Once your coco fiber brick has expanded grab it out of the bowl and layer it over the
newspaper it should still be quite wet. Add the
worms on top of the coco fiber and newspaper keeping any bedding that came with them
then cover with the worm blanket. A worm blanket can be made out of any old fabric,
today we’re using hessian. And now, let your worms settle in for a week. Then dig a shallow trench on top of the bedding place a handful of food scraps and cover with the bedding. Replace the blanket. And the lid. and voila, you’re all set up. You only need one tray until it fills up. to learn how to add other trays or how
to rotate them visit greenvillages.com.au So your worms are settled and happy in their
new home let’s find out the best way to feed them.
Make sure you feed them regularly. If you feed them huge amounts every week or so
the worms cant get through it fast enough and the food waste goes sour and starts to smell. When you lift the
blanket and there’s still lots of food scraps remaining move the food to compost or rubbish to
prevent overfeeding or smell. To add more food dig a new trench next the
previous one. Continue this until you reach the end of the farm. then jump back to where you started. There
are a lot of different food scraps in the average Aussie kitchen. Here is a list of some you can
feed them. Raw and cooked food vegetable scraps coffee grinds, tea bags, and
little bits of paper and cardboard Here are some you should try and avoid:
dairy, bread, meat and egg shells (but you can if you crush them up). Here are some you just can’t put in: onions, garlic, uncooked potato skins, and citrus peel. Click below a free
printable label for your worm farm of the full list of foods they like or don’t like.
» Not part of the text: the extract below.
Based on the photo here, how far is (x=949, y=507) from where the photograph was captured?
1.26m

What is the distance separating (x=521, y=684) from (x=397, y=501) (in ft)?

Make sure you tear the food up into small pieces because worms have small mouths. And finally, make sure to check the water
levels. The bedding and food scraps should have the same level of moisture as a wet
kitchen sponge. If worms get too dry they stop moving
and eating. Worm farm not going so well? Looks like we’ve got some
troubleshooting to do. If your worms aren’t eating everything it’s probably because
you’re feeding them too much. Before you put in more food check that there aren’t too many food
scraps remaining. Because remember worms can only eat half their body weight each day.
Maybe you need a bigger farm or maybe you should feed them less. Flies turning up uninvited? Make sure
you cover the food with the worm blanket and then they’ll understand they’re crashing
a party. Also ensure that the worm farm is tightly closed with no cracks this will keep the other pests out too. Your worm farm stinks? Maybe because you’re not
covering the worm farm probably. Are you burying it in a trench, covering it with the hessian blanket ensuring the lid is tightly closed?
Remember we said don’t feed them meat, bread, dairy? It’s not because they’re gluten intolerant lacto-vegitarians it’s because it makes for stinky farm.